La voz de Natalia se cortó en seco en la cocina. Asomó por la puerta con el paño de cocina en la mano y los ojos ya brillando.
Javier miró a Dorita con mucha seriedad.
—Antes de pedirle nada a mamá —dijo—, tengo que preguntártelo a ti. ¿Te parece bien que me case con ella? ¿Quieres que sea tu papá para siempre, de todas las formas posibles?
La niña se le lanzó al cuello.
—¡Sí, sí, sí! —repetía—. Quiero que seas mi papá para siempre. Y quiero que los tres tengamos el mismo apellido y vivamos juntos para siempre y que nunca más te vayas.

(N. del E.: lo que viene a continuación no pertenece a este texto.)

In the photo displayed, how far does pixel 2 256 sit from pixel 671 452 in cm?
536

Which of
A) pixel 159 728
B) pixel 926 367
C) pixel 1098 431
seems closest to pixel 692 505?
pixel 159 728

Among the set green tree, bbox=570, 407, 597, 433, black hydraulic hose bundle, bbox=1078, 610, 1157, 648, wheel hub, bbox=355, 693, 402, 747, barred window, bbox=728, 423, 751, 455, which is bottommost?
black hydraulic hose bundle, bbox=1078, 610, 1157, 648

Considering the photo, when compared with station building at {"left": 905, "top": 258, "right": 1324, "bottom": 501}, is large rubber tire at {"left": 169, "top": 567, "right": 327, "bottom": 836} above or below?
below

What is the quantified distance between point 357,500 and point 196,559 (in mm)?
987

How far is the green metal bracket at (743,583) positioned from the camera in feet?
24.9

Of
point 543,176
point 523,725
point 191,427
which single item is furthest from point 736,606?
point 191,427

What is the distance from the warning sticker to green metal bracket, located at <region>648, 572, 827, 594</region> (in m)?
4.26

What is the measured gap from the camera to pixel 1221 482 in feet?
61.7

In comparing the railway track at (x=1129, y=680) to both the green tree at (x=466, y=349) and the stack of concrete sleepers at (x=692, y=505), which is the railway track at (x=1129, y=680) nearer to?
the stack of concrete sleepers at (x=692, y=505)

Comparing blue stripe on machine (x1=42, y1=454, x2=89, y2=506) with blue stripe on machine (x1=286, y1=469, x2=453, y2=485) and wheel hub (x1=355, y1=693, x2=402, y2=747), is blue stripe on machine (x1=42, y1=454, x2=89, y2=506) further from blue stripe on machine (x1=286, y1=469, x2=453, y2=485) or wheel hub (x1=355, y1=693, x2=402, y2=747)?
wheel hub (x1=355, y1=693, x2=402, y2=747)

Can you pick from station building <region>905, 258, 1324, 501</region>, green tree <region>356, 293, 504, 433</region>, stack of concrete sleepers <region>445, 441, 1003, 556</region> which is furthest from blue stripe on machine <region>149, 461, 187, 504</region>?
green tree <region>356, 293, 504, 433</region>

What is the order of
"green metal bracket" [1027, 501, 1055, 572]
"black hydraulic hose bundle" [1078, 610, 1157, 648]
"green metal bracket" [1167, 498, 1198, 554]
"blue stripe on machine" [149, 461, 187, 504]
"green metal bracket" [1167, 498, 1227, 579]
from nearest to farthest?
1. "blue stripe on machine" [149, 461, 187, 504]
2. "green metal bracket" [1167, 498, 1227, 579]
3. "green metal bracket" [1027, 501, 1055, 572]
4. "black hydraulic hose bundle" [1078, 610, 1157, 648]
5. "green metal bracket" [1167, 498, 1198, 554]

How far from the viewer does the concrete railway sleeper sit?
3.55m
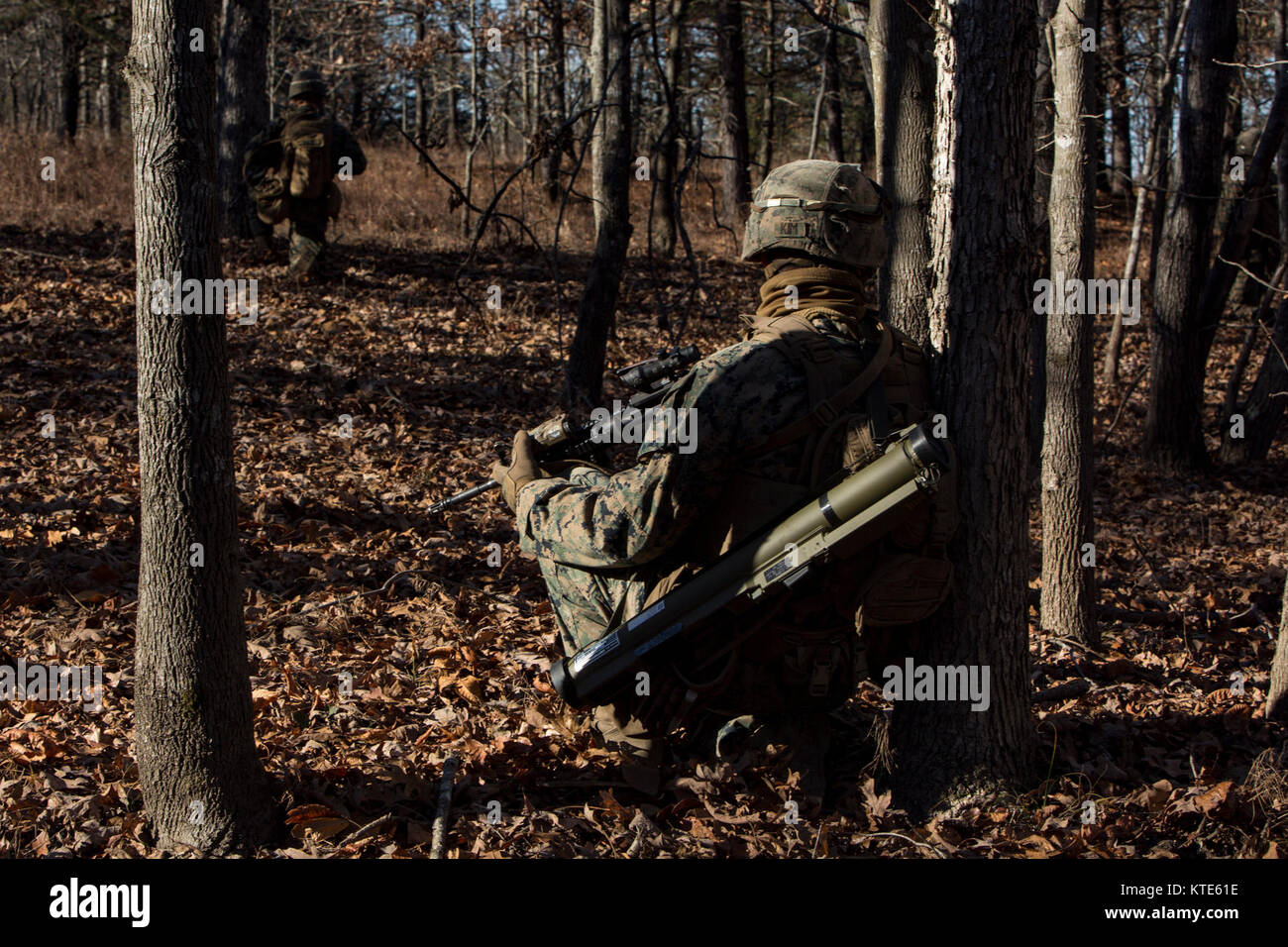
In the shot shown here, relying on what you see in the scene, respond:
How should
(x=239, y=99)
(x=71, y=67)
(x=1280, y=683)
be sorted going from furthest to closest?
(x=71, y=67) → (x=239, y=99) → (x=1280, y=683)

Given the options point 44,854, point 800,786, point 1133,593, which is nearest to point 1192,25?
point 1133,593

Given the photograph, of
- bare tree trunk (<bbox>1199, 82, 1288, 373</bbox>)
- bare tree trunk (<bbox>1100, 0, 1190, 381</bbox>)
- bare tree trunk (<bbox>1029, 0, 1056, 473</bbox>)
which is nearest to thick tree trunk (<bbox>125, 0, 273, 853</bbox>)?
bare tree trunk (<bbox>1029, 0, 1056, 473</bbox>)

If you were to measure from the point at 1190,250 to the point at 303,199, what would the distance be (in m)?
8.96

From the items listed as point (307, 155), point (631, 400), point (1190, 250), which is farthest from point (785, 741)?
point (307, 155)

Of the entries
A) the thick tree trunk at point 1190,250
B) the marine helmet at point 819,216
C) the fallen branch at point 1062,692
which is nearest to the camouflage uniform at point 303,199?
the thick tree trunk at point 1190,250

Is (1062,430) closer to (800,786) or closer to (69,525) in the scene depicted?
(800,786)

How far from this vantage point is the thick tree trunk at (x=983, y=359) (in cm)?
361

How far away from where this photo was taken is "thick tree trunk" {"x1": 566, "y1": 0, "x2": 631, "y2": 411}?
29.0 feet

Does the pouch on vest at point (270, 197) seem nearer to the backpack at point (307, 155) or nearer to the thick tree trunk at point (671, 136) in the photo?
the backpack at point (307, 155)

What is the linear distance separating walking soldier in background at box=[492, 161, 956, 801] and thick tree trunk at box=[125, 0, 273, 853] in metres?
1.10

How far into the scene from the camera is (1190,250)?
10.3 metres

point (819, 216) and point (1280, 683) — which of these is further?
point (1280, 683)

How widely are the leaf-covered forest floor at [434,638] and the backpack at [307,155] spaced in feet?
4.25

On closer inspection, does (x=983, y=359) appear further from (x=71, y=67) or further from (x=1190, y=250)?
(x=71, y=67)
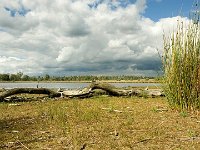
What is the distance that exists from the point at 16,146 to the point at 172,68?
18.7 ft

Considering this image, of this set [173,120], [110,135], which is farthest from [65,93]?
[110,135]

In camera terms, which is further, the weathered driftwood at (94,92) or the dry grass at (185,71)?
the weathered driftwood at (94,92)

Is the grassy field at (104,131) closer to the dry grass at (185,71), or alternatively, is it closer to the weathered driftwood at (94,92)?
the dry grass at (185,71)

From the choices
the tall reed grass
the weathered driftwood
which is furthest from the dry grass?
the weathered driftwood

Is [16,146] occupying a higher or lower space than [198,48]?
lower

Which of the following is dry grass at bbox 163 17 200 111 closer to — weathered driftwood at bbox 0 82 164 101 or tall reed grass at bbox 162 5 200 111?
tall reed grass at bbox 162 5 200 111

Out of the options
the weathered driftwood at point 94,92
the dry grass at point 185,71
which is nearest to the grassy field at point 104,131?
the dry grass at point 185,71

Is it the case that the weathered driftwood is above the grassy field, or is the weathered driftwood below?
above

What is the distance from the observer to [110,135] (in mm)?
6895

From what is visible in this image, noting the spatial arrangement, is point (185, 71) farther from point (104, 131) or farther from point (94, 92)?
point (94, 92)

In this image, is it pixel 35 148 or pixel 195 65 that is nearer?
pixel 35 148

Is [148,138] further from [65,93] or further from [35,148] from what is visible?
[65,93]

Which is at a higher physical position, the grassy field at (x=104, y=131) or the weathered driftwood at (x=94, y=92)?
the weathered driftwood at (x=94, y=92)

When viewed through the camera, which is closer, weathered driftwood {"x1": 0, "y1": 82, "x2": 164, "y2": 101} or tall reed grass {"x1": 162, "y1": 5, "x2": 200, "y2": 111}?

Javier se puso de pie, todavía con la cajita en la mano, y se acercó a Natalia.
Ella dejó el paño sobre la mesa y se quedó allí, frente a él, con el corazón latiéndole en la garganta.
—Natalia Cruz —empezó Javier, con voz firme pero emocionada—, hace ocho años creí que te había perdido para siempre. Pensé que el amor no era de fiar. Que era mejor vivir detrás de paredes de cristal, con premios en las estanterías y el corazón vacío.
La miró a los ojos.
—Pero tú escribiste una carta. Y nuestra hija tuvo el valor de cruzar la ciudad para traérmela. Y aquel sobre arrugado derribó todas las paredes que yo había levantado.